Exercise directions
Rewrite the listing below as a JSON list of strings, with one string for each line and blank lines omitted.

[start]

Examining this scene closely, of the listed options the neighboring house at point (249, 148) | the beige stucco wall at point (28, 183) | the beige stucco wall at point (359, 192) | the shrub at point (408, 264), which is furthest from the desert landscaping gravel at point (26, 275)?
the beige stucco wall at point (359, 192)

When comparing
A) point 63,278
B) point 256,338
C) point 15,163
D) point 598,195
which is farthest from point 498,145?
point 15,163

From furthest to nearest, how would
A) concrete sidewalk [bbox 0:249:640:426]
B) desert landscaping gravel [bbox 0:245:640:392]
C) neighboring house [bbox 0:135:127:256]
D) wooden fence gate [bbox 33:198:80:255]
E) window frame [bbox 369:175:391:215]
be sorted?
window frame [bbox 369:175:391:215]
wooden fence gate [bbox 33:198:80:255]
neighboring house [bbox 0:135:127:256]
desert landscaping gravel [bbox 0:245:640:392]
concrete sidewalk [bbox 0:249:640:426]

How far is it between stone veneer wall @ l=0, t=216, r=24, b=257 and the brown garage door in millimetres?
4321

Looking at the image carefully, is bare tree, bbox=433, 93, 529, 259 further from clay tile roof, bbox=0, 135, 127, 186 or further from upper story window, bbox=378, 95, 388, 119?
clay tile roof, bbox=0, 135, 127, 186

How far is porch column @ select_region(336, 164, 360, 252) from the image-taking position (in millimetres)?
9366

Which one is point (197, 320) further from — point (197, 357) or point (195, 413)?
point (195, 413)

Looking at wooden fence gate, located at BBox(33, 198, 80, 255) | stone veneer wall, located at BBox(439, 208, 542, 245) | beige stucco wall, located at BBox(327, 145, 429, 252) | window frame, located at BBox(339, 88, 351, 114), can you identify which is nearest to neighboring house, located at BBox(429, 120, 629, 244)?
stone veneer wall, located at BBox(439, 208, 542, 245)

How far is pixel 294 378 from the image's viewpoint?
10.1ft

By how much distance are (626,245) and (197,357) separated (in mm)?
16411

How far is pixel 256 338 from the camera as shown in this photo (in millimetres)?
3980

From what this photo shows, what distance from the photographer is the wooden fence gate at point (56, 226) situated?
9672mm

[end]

Completed exercise
[
  "Examining this scene closely, of the listed options the neighboring house at point (249, 148) | the beige stucco wall at point (28, 183) | the beige stucco wall at point (359, 192) | the shrub at point (408, 264), which is furthest from the desert landscaping gravel at point (26, 275)?",
  "the beige stucco wall at point (359, 192)",
  "When comparing",
  "A) point 63,278",
  "B) point 256,338",
  "C) point 15,163",
  "D) point 598,195",
  "which is farthest from point 498,145?",
  "point 15,163",
  "From furthest to nearest, how would",
  "A) concrete sidewalk [bbox 0:249:640:426]",
  "B) desert landscaping gravel [bbox 0:245:640:392]",
  "C) neighboring house [bbox 0:135:127:256]",
  "D) wooden fence gate [bbox 33:198:80:255]",
  "E) window frame [bbox 369:175:391:215]",
  "be sorted?",
  "window frame [bbox 369:175:391:215]",
  "wooden fence gate [bbox 33:198:80:255]",
  "neighboring house [bbox 0:135:127:256]",
  "desert landscaping gravel [bbox 0:245:640:392]",
  "concrete sidewalk [bbox 0:249:640:426]",
  "How far is it between stone veneer wall @ l=0, t=216, r=24, b=257 and the brown garage door in millimetres?",
  "4321",
  "Looking at the image carefully, is bare tree, bbox=433, 93, 529, 259 further from clay tile roof, bbox=0, 135, 127, 186 or further from upper story window, bbox=378, 95, 388, 119?",
  "clay tile roof, bbox=0, 135, 127, 186",
  "How far is porch column @ select_region(336, 164, 360, 252) from the image-taking position (in millimetres)?",
  "9366",
  "Which one is point (197, 320) further from — point (197, 357) or point (195, 413)?",
  "point (195, 413)",
  "Looking at wooden fence gate, located at BBox(33, 198, 80, 255) | stone veneer wall, located at BBox(439, 208, 542, 245) | beige stucco wall, located at BBox(327, 145, 429, 252) | window frame, located at BBox(339, 88, 351, 114), can you identify which is nearest to neighboring house, located at BBox(429, 120, 629, 244)?",
  "stone veneer wall, located at BBox(439, 208, 542, 245)",
  "How far is pixel 294 378 from the image's viewpoint?",
  "10.1ft",
  "By how much distance are (626,245) and (197,357) separated (in mm)?",
  "16411",
  "How far is pixel 256 338 from the camera as shown in this photo (in millimetres)?",
  "3980",
  "From what this photo shows, what distance from the photographer is the wooden fence gate at point (56, 226) situated?",
  "9672mm"
]